Differential sensitivity of male and female mouse embryos to oxidative induced heat-stress is mediated by glucose-6-phosphate dehydrogenase gene expression.

During the preimplantation period, in vitro cultured males have a higher metabolic rate, different gene expression, and grow faster than females. It has been suggested that under some stress conditions male embryos are more vulnerable than females; however, the biological fragility of male embryos is little understood. Since many forms of stress result in the overproduction of cellular reactive oxygen species (ROS), we addressed the hypothesis that the connection between female advantage during early developmental stages and heat stress involves ROS and differential gene expression of G6PD, an X-linked gene related to oxidative stress.
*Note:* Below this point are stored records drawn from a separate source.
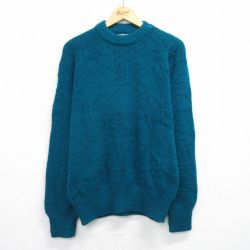 L★古着 長袖 セーター メンズ 90年代 90s ネイティブ柄 ラグ柄 アクリル クルーネック USA製 青緑系 25oct27 中古 ニット トップス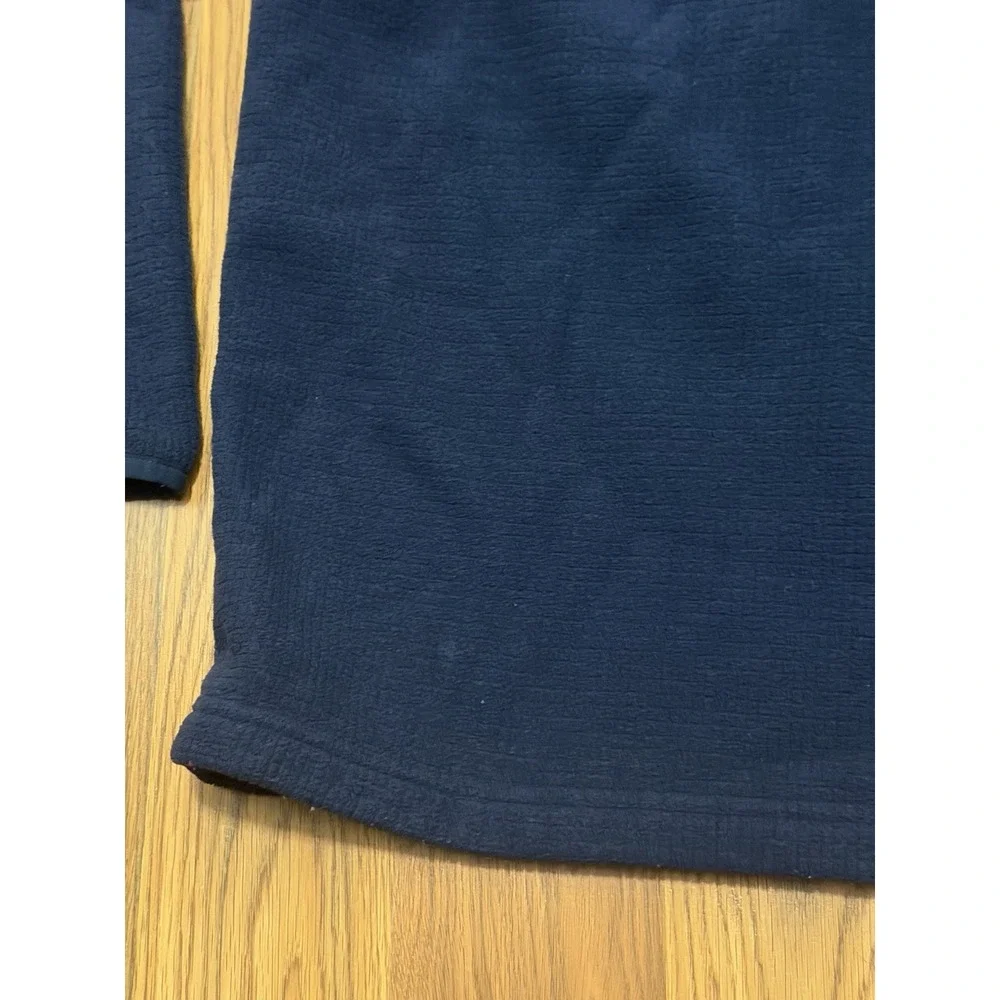 The North Face Waffle Fleece Quarter Zip Pullover Mens Large Navy Blue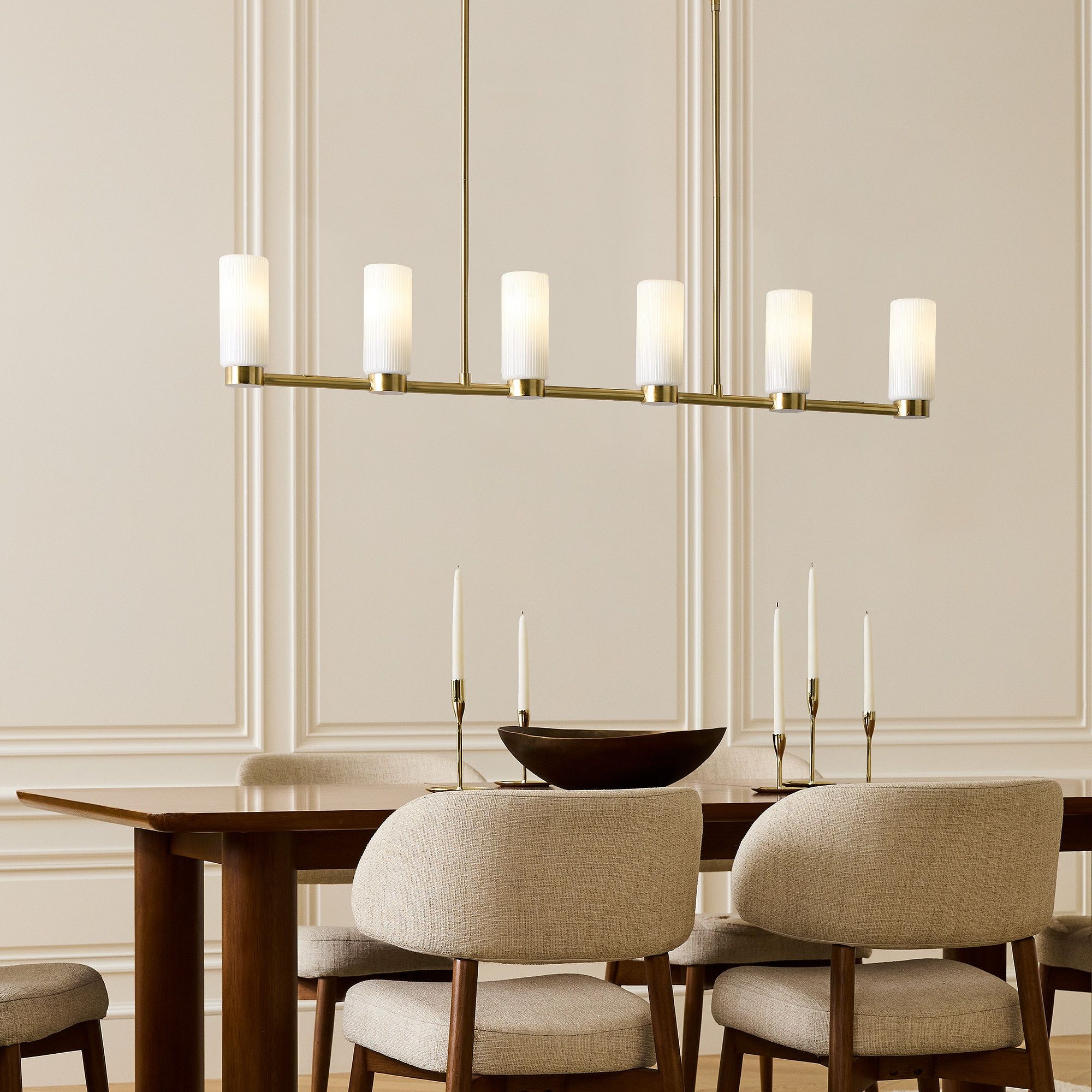 Rivora Fluted Glass Chandelier – Elegant Ribbed Lasting Design K1334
We have found that after compaction, female heat-stressed embryos have less relative amounts of H2O2 than males, and female embryos survive better than males under in vivo or in vitro heat stress situations. In addition, in vitro produced female embryos grow slower than male embryos, have differential mRNA transcription of G6PD and also of some genes situated on autosomal-chromosomes (Sox, Bax, and Oct-4). Moreover, by inhibiting G6PD, all differences generated by oxidative stress between male and female embryos disappear. For the first time, we provide an experimental demonstration of a mechanism that explains why following exposure to heat stress-induced ROS, female preimplantation embryos are more resistant than males. (c) 2005 Wiley-Liss, Inc.